Contro la decisione di un nuovo progetto di legge che, a partire dalla convenzione
Onu, contempli “il diritto all’aborto” e permette l’interruzione di gravidanza “entro
i sei mesi”, si è schierato il vescovo di Port-Louis, mons. Maurice Piat. In un’omelia
pronunciata nei giorni scorsi, il presule ha lanciato “un appello alla coscienza umana
dei dirigenti e alla loro libertà interiore. Mi auguro che affrontino questa questione
a partire dai criteri di una moralità umana autentica”, soprattutto “quando si tratta
della vita umana e del rispetto al quale essa ha diritto sin dal concepimento”. Esprimendo,
poi, tutta la vicinanza e la solidarietà della Chiesa nei confronti delle donne alle
prese con una gravidanza indesiderata, mons. Piat ha ribadito che “l’aborto non è
diritto, poiché proteggere il bambino è un dovere”. E a chi ha obiettato che tale
dibattito andrebbe condotto solo sul piano sanitario e giuridico e la Chiesa non dovrebbe
avere voce in capitolo sulle questioni politiche , il vescovo di Port-Louis ha spiegato:
“La Chiesa esprime un punto di vista umano e dunque inevitabilmente morale. La fede
cristiana non è separata da ciò che è essenziale per la dignità umana. Al contrario,
il Vangelo getta luce su tutto ciò che permette all’uomo e alla donna di divenire
autenticamente umani e di aspirare a quella felicità cui tutti hanno diritto”. Di
qui, l’invito del presule perché il governo si occupi “delle cause che portano all’aborto”

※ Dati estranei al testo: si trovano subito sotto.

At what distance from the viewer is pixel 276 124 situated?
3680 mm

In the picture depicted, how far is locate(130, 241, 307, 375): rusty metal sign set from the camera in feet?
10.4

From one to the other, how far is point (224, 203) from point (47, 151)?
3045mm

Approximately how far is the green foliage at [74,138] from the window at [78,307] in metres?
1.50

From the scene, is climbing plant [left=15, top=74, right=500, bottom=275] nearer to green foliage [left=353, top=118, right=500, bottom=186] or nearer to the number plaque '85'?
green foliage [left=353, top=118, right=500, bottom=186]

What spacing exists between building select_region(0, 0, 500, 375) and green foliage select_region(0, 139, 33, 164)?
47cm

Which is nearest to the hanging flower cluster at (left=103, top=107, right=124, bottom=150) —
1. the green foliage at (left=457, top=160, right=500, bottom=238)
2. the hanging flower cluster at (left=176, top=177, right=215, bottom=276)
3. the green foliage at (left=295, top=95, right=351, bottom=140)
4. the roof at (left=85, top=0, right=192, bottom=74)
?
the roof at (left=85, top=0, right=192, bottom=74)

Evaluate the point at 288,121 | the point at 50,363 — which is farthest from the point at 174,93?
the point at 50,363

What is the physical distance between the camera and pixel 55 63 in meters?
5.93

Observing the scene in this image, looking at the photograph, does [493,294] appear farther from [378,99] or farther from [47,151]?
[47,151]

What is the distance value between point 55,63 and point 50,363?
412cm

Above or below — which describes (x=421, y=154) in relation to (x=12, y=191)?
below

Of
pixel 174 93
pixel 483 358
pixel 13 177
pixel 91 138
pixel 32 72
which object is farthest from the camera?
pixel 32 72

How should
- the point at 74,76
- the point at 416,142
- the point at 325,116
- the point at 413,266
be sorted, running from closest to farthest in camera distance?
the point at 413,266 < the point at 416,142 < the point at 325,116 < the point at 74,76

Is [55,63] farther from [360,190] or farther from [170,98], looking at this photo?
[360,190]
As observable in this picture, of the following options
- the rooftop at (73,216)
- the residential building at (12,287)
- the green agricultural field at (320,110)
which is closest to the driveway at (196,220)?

e non si limiti solo “ad una gestione delle sue conseguenze”. In tal senso, l’esecutivo
è stato esortato “ad aiutare le madri e le famiglie in difficoltà, offrendo loro condizioni
di vita migliori e salari dignitosi, affinché siano più motivate a prendersi cura
dei propri figli”. Un ulteriore auspicio viene espresso perché si guardi ad una corretta
educazione alla sessualità, intesa come “un’educazione che presenti la nobiltà dell’amore
sessuale umano vissuto nel contesto di un amore duraturo ed impegnato per la vita
nel matrimonio”. Centrale anche la necessità di “una rete di solidarietà” per le donne,
affinché non si sentano sole, di fronte ad un bambino non voluto. “Il diritto di una
donna alle prese con una gravidanza non desiderata – ha concluso mons. Piat – è innanzitutto
quello di beneficiare di tutto il sostegno e di tutta la solidarietà necessaria alla
famiglia e alla società per mettere al mondo un bambino”. (I.P.)